● Problem description
From the records below, pull out every line containing the word "gray" and copy those lines.

● Dataset extract
————————
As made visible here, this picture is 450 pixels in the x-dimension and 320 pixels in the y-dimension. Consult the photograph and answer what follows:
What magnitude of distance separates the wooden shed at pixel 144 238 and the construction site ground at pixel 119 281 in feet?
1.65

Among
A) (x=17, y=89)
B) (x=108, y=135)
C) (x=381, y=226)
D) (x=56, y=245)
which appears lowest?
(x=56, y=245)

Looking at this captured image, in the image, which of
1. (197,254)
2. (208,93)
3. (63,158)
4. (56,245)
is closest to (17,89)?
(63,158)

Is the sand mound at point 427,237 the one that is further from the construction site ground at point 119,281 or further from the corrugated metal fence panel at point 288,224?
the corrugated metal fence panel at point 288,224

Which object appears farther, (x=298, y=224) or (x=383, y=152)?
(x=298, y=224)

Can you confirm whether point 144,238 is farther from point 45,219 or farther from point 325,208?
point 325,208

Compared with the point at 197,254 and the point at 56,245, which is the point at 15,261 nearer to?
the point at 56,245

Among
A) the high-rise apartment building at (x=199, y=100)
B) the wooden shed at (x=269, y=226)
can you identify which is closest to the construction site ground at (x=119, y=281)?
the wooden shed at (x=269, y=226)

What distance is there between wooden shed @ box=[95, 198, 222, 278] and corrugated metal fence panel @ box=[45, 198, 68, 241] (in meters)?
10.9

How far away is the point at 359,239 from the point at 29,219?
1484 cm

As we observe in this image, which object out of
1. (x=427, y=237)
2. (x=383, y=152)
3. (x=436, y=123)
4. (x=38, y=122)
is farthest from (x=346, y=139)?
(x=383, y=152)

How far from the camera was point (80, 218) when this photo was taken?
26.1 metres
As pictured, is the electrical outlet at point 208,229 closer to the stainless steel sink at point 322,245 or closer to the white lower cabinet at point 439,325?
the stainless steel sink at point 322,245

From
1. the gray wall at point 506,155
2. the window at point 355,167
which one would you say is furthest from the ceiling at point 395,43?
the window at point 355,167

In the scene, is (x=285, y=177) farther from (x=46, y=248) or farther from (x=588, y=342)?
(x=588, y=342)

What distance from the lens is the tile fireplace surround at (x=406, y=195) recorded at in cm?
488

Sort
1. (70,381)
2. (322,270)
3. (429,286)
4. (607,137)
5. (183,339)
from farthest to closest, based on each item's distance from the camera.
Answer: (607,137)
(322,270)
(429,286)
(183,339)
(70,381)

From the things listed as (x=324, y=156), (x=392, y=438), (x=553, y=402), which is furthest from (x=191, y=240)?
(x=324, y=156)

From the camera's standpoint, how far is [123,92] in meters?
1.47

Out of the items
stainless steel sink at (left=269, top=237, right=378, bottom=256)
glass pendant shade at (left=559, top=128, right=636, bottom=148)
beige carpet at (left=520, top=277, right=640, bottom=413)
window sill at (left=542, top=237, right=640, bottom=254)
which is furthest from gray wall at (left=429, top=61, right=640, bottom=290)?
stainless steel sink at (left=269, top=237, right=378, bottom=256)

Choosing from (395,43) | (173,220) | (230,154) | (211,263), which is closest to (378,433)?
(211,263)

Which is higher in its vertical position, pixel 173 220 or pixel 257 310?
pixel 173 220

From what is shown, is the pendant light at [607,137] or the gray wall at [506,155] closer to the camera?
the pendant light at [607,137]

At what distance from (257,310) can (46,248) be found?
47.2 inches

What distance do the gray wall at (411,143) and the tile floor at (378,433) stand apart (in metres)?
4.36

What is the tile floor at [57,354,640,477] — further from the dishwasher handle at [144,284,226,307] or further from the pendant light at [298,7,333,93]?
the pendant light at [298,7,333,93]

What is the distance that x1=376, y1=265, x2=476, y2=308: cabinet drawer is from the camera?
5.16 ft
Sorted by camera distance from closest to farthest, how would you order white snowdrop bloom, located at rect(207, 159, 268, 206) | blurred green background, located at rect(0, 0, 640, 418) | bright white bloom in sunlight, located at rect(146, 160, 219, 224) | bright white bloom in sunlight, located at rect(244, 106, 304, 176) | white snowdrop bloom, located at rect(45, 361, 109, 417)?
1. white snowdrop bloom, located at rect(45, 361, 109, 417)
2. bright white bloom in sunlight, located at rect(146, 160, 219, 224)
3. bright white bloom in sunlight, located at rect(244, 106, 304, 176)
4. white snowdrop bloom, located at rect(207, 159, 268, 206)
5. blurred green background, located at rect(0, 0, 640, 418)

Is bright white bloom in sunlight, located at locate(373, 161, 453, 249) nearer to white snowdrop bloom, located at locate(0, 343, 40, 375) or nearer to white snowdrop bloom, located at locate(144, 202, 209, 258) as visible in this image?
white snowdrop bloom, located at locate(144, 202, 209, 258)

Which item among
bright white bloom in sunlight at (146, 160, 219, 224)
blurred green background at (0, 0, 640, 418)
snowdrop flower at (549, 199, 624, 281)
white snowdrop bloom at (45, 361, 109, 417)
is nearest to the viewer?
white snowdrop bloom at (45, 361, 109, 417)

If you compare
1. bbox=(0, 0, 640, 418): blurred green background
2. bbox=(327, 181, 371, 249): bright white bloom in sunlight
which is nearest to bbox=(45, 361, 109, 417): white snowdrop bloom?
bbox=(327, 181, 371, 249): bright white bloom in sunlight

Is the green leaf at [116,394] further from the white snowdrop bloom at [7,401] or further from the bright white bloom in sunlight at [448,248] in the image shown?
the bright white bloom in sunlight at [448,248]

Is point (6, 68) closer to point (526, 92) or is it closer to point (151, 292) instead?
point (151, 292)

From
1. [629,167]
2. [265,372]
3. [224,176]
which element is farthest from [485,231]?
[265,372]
————————
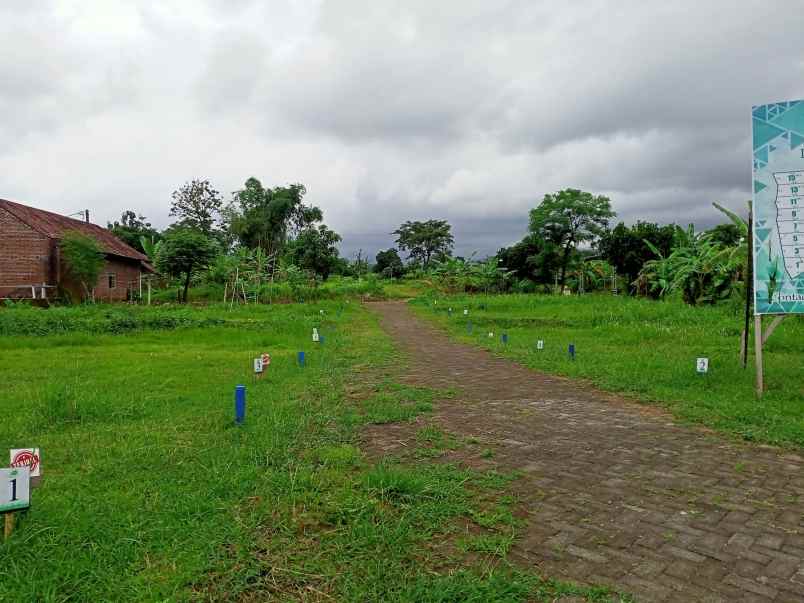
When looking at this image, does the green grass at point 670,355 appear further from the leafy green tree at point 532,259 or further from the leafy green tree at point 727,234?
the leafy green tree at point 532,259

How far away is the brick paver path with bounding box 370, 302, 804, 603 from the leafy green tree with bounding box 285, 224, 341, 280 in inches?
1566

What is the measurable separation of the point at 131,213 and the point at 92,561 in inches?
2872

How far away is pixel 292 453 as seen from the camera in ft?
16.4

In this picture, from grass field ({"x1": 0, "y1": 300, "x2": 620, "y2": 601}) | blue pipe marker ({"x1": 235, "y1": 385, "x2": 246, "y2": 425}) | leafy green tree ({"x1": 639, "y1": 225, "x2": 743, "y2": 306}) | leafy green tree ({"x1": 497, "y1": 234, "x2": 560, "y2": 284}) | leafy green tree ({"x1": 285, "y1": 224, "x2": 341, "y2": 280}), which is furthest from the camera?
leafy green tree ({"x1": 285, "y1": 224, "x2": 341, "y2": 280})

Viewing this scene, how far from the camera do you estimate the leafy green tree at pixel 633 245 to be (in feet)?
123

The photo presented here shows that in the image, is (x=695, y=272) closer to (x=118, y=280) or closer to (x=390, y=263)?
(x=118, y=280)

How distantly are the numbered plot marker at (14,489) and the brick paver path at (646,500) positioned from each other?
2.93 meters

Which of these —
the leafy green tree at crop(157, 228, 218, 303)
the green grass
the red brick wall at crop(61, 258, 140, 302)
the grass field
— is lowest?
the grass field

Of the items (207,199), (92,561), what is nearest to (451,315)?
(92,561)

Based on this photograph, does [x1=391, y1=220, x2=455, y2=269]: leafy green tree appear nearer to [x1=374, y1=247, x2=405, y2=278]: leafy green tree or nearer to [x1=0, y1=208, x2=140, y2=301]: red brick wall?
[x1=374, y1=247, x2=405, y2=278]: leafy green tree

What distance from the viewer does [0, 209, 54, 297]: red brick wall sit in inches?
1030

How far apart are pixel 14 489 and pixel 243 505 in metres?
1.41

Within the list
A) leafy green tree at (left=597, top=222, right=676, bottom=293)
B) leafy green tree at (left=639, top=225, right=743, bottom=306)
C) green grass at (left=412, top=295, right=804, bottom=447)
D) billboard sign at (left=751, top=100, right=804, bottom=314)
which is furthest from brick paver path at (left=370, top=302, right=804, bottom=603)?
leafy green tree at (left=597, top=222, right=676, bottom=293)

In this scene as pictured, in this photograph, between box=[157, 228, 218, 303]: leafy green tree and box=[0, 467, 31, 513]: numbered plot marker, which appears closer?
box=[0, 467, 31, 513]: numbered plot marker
————————
● Exercise response
1. the gray wall at point 506,155
which is furthest from gray wall at (left=429, top=61, right=640, bottom=290)?
From what is shown, is the pendant light at [607,137] or the gray wall at [506,155] closer to the camera?
What distance do the gray wall at (411,143) and the tile floor at (378,433) stand apart (in metres)?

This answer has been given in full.